Task A: Reproduce the passage on the Lord's Resistance Army word for word, starting at "The man he briefly" and ending at "ears and noses.".
Task B: Write a continuation of the passage on the Lord's Resistance Army, picking up after its final sentence.

Across Sudan, northern Uganda and eastern Congo, many have lived in the shadow of violence for decades. A brutal few are loyal to the darkness.
Two years ago, I visited a squatter's camp of mud houses and open sewers on the outskirts of Kampala, Uganda, where thousands have sought refuge from the Lord's Resistance Army -- a cultish rebel group that has caused perhaps 100,000 deaths and displaced more than 1.5 million people. A young woman I met had been abducted by the LRA along with other members of her village. She calmly described their first night's "welcoming meal," in which one of the villagers was killed and the rest forced to eat him, to instill a proper fear.
Many of the boys in the settlement had been kidnapped by the LRA and trained as soldiers -- forced, I was told, to do "terrible things" such as murdering neighbors in their home villages so the boys could never return. One of the former child soldiers I met was about 16. When the leader of the LRA, a messianic madman named Joseph Kony, visited his prisoners, all were forced to prostrate themselves -- but this young man looked up in curiosity, and one of his eyes was gouged out.
The man he briefly glimpsed is a cunning thug with a touch of insanity -- a man, in Joseph Conrad's phrase, of "gratified and monstrous passions." Kony takes kidnapped sex slaves for wives, is prone to trances and visions, and claims he can turn bullets into water. His proven skill is turning children into killers, who intimidate villagers by cutting off lips, ears and noses.

Data excerpts:
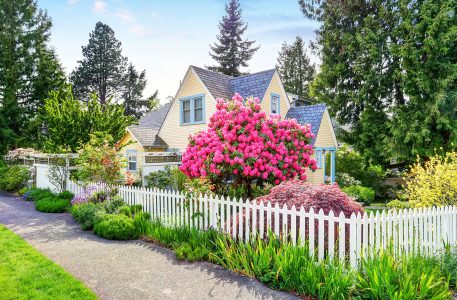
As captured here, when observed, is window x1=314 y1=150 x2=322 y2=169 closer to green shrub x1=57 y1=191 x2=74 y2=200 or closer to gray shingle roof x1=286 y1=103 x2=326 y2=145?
gray shingle roof x1=286 y1=103 x2=326 y2=145

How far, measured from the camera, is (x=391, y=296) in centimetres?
430

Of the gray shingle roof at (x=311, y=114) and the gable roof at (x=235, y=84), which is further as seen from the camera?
the gray shingle roof at (x=311, y=114)

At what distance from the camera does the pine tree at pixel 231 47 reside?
42.4 meters

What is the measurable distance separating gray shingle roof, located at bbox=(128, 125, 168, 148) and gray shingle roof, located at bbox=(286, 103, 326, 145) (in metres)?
7.97

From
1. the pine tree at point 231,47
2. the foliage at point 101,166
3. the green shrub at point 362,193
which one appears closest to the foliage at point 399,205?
the green shrub at point 362,193

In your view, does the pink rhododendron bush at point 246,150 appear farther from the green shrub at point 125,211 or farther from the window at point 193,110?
the window at point 193,110

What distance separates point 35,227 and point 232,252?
6485 mm

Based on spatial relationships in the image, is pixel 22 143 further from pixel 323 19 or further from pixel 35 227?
pixel 323 19

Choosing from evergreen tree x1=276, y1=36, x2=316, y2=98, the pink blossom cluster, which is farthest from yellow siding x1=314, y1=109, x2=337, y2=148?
evergreen tree x1=276, y1=36, x2=316, y2=98

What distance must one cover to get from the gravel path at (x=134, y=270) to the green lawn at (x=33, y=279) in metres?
0.23

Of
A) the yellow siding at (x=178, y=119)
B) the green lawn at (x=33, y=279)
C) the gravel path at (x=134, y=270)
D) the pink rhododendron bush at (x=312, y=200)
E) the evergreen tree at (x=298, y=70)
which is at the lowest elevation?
the gravel path at (x=134, y=270)

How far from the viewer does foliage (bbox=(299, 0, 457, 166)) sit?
16.8 meters

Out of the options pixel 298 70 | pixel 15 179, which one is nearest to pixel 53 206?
pixel 15 179

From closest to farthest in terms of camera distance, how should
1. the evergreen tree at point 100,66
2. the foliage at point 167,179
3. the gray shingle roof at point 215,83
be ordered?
the foliage at point 167,179 → the gray shingle roof at point 215,83 → the evergreen tree at point 100,66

Expected output A:
The man he briefly glimpsed is a cunning thug with a touch of insanity -- a man, in Joseph Conrad's phrase, of "gratified and monstrous passions." Kony takes kidnapped sex slaves for wives, is prone to trances and visions, and claims he can turn bullets into water. His proven skill is turning children into killers, who intimidate villagers by cutting off lips, ears and noses.

Expected output B:
But Kony's forces, under military pressure, have retreated to the remoteness of the Garamba National Park in the Democratic Republic of the Congo. Northern Uganda has experienced a year of relative peace, and many displaced villagers are returning to their homes. With African mediation, Uganda and the LRA are engaged in peace talks that have reported incremental progress. Kony has a history of sabotaging talks with unreasonable demands, but there is hope that a cornered LRA might eventually take a deal and lay down its arms.
Some in Congress are calling for the appointment of an American special envoy to push for a final agreement. Such appointments have been useful in other cases. Here, African mediators from Mozambique, southern Sudan and the African Union want to take the lead -- and they have more urgent needs than getting an envoy.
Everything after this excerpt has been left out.